§ What you have to do: Continue the passage on Hugh Roe O'Donnell I, ruler of Tyrconnell, starting after its last sentence.

§ Document passage:
'''
Hugh Roe O'Donnell I (Irish: Aodh Ruadh mac Néill Gairbh Ó Domhnaill; c. 1429 – 11 July 1505) was an Irish nobleman. As head of the O'Donnell dynasty, he ruled the Gaelic kingdom of Tyrconnell (which encompassed present-day County Donegal from 1461 to 1505.

A statue of O'Donnell was unveiled in Donegal on 13 September 2007.

==Biography==
Hugh Roe O'Donnell was born circa 1429. His father was Niall Garv O'Donnell. Hugh Roe O'Donnell visited Dublin in 1464 to submit to the royal authorities. He remained a strong supporter of the Yorkist cause, and supported the claims of the pretender Perkin Warbeck against the Tudors. By 1496 he repented his actions, along with other Gaelic kings and lords who had supported Warbeck.

He died on 11 July 1505 and was succeeded in Tyrconnell by his son, Sir Aodh Dubh Ó Domhnaill, who was also considered a strong ruler who increased the lineage's power into northern Connaught and enjoyed the support of the Crown authorities in Dublin. Together their reigns are sometimes considered a "golden age" for the O'Donnells, when compared to the violent succession disputes that followed in the later 1500s.

==Overviews==

Tír Connell, which between the 1460s and 1550s was the most powerful lordship north of the escir Riada. At its height, Uí Domhnaill kings exercised an imperium over what are now nine modern Irish counties, from Antrim to Mayo, with influence stretching to scotland, england, and the continent. Aodh Ruadh Ó Domnaill (r. 1461-1505) was the earl of Kildare's major ally at Knockdoe in 1504, and de facto King of The North.
'''
(Items from a data source)
'''
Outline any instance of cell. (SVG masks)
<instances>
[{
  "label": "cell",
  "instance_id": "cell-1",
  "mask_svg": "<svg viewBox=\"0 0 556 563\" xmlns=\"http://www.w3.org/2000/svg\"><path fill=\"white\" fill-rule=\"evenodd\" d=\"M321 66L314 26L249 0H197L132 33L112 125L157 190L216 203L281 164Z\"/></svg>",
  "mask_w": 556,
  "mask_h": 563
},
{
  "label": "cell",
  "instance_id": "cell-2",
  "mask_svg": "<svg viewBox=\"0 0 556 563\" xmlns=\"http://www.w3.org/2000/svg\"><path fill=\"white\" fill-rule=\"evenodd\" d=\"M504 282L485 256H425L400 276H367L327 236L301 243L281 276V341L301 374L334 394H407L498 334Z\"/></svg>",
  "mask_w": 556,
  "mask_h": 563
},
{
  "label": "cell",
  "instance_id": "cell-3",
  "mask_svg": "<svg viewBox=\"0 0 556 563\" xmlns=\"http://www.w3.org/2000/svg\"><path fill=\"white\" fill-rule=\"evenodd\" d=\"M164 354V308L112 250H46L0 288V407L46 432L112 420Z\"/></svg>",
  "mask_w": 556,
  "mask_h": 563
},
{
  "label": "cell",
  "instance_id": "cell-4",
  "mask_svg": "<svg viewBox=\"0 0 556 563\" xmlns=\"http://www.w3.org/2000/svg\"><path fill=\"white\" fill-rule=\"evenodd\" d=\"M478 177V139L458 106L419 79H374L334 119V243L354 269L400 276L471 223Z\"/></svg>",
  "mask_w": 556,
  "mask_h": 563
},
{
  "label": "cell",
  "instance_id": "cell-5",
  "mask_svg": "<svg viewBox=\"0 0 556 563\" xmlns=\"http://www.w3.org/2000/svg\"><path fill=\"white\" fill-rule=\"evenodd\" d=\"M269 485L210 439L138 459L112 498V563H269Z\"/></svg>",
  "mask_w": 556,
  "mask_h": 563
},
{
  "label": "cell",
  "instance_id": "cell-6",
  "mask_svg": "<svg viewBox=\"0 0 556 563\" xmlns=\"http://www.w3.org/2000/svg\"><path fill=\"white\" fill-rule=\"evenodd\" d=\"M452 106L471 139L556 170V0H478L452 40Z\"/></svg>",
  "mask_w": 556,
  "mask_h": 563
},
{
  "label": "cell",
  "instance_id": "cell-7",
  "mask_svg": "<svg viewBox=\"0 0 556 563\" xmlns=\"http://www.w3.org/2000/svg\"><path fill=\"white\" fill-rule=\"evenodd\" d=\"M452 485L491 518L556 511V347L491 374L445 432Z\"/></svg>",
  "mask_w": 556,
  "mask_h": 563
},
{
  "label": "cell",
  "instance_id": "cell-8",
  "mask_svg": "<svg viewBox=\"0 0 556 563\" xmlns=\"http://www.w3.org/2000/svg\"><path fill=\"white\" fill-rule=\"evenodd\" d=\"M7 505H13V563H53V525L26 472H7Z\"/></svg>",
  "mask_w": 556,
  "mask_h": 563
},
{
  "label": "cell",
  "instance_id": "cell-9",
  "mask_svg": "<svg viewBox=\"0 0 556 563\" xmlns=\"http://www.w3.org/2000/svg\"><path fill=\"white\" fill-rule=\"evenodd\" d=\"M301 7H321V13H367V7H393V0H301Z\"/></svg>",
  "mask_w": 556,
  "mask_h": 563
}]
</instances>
'''
§ Answer to this task:
[Tír Connell] was not a depressed economic region in late medieval times. [It was] famous for its vast
herds of cattle and flocks of sheep, as well as large unenclosed areas sown with oats. The uplands and the
rugged western coastlands were then largely uninhabited, providing its lowland inhabitants with booley
pastures, turf banks, large woodlands and extensive reserves of all types of wild game. Rivers and sheltered
inlets were also a very valuable natural resource, giving salmon, eel, oyster and seal fisheries. Many sheltered
bays attracted large numbers of foreign merchants and fishermen exploiting an immensely valuable
salmon and herring fishery, which developed during the course of the early sixteenth century into one of
the biggest of its kind in europe. [It] had long and well-established trading links with ports such as Bristol
… st Malo and Morlaix in Brittany … Galway and Drogheda. (Mac Eiteagáin, 1995, pp. 203-28)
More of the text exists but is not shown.